RBI Seeks Change in How Banks Set Lending Rates


At the last monetary policy review on August 4, Rajan had even linked next easing to banks cutting their rates more aggressively.

In the first Bi-monthly Monetary Policy Statement 2015-16 in April, RBI had said that in order to improve the efficiency of monetary policy transmission, it will encourage banks to move in a time-bound manner to marginal-cost-of-funds-based determination of their Base Rate.

Banks currently follow different methods for computing Base Rate.
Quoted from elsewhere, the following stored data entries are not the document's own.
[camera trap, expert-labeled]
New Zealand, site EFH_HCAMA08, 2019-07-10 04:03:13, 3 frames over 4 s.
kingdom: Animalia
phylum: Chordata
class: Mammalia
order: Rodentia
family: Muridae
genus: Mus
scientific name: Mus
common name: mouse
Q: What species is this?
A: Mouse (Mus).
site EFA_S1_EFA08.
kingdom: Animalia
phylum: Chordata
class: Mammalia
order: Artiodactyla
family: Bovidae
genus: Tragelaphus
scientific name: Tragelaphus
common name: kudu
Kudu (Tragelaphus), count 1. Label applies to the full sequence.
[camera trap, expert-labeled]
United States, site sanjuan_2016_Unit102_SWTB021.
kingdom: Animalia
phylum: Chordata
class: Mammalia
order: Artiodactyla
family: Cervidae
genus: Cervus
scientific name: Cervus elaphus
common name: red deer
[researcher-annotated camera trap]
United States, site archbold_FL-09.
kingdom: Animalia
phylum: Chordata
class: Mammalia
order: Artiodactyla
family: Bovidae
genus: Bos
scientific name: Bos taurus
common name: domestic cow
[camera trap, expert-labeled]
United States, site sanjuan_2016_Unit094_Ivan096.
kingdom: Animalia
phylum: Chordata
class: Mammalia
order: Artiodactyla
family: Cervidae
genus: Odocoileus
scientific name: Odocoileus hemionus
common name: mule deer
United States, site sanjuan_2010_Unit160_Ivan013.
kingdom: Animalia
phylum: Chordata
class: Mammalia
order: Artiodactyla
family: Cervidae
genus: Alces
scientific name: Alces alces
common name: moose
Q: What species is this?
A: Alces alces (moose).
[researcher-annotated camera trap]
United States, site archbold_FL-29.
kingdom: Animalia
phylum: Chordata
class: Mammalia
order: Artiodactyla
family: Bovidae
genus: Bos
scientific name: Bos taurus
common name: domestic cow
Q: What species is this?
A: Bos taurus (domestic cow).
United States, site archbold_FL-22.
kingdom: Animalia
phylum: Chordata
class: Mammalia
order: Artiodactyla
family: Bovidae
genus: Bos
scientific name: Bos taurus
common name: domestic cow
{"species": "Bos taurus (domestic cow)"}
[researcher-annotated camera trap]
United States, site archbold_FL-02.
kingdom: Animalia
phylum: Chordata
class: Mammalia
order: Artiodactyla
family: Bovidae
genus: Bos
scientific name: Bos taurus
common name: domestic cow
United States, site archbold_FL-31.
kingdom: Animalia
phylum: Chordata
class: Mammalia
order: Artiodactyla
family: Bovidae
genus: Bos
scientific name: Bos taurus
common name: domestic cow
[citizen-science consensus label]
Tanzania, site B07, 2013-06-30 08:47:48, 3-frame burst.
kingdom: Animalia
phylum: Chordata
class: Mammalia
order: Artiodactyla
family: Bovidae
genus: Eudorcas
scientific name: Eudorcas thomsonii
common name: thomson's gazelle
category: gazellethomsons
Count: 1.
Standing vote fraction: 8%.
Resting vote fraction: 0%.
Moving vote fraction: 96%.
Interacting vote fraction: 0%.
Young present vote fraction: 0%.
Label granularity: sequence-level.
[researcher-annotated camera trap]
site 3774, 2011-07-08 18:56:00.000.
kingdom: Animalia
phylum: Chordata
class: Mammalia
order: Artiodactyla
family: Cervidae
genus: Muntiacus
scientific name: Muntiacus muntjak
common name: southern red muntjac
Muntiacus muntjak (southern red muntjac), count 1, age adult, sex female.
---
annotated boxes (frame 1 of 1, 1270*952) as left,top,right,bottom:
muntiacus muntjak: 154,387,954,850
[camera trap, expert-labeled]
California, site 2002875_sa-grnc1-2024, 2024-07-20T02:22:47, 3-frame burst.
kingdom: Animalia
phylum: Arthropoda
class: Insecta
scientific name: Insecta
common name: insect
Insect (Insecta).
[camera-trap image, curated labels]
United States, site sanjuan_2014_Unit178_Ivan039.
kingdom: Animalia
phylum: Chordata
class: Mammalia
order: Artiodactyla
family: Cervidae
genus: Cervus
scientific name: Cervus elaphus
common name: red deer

While some use the average cost of funds method, some have adopted the marginal cost of funds while others use the blended cost of funds (liabilities) method.

“It was observed that Base Rates based on marginal cost of funds are more sensitive to changes in the policy rates.”

Yesterday, HDFC Bank and Canara Bank had further cut their base rates.

RBI has proposed April 1, 2016 as the effective date to implement the guidelines.

The draft further said the new method will be helpful in the medium term goal of banks pricing their floating rate loans linked to an external benchmark.

Once Financial Benchmarks India Pvt Ltd (FBIL) starts publishing various indices of market interest rates, banks will be encouraged to price their deposits as well as advances with reference to the external benchmarks published the FBIL, it added.

RBI has sought comments on the draft guidelines till September 15.